How to Succeed As a First Year Law Student

August 23rd, 2011 by admin Leave a reply »

If you are already in law school, I’m sure you’ve heard that your first year of law school is the most important year of your legal education. Indeed, your 1L grades may very well determine your career path. For instance, I started law school believing that I would probably end up working for the government. After doing well as 1L, however, my career path completely changed and I now work for an international law firm.
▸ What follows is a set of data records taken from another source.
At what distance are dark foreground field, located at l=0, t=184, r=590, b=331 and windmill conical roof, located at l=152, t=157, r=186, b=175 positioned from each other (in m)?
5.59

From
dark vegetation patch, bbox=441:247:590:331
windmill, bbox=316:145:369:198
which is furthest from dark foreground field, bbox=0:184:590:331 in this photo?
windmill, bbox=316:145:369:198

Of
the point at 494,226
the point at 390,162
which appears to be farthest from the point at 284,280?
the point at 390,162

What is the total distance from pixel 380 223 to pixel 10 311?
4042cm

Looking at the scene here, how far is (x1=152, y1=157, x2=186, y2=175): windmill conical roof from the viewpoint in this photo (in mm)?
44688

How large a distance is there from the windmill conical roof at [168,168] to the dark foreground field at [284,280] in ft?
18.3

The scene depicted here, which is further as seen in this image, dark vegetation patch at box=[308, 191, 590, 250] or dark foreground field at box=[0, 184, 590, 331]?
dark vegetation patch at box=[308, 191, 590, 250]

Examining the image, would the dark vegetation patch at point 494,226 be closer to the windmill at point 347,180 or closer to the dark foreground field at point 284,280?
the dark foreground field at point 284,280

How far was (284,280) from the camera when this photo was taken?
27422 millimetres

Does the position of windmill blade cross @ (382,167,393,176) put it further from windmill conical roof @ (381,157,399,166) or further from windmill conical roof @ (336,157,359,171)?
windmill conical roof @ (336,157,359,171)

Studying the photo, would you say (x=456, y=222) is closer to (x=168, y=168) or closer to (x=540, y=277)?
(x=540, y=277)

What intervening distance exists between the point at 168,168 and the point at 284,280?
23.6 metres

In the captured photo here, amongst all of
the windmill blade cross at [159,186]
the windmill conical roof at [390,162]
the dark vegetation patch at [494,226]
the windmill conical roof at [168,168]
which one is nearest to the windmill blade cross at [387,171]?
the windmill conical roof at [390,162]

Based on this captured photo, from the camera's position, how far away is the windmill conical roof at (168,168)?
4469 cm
In this article, I am going to outline a few simple steps you can take to succeed as a 1L:

o While reading cases, focus on the big picture. Try to understand why you are reading this case and how it fits into the big picture. You don’t need to worry about every small fact of the case. Just know the main point/principle that comes out of the case and that is what you’re going to need for your final exam.

o Attend every class and take thorough notes. Your professor is the one who is going to prepare the final exam and it is very unlikely that he/she is going to cover some subject in the final that he/she did not cover in class.

o Avoid study groups. Seriously, study groups are a waste of time. Law students, especially 1Ls, love to argue about stupid stuff and many times, study group members end up wasting valuable hours arguing about some stupid principle that may or may not be covered in the exam. Instead, have a couple of reliable friends and when you are having trouble understanding some case on your own, ask your friends or the professor for help.

o Prepare attack outlines. Seriously, do you think you would have the time to memorize that 200-page outline of yours? Try preparing short outlines (25-50 pages) and memorize these outlines like crazy!

o Avoid competing. Seriously, it is not healthy for you. Try to compete with only yourself and keep a positive attitude. Last thing you want is to freak out during an exam because you are so eager to kick everyone’s ass.

This list is not exhaustive and I’m sure what worked for me may not work for everyone. But still, if this helps you out even a little bit, I would consider the 20 minutes it took for me to write this article as time well spent.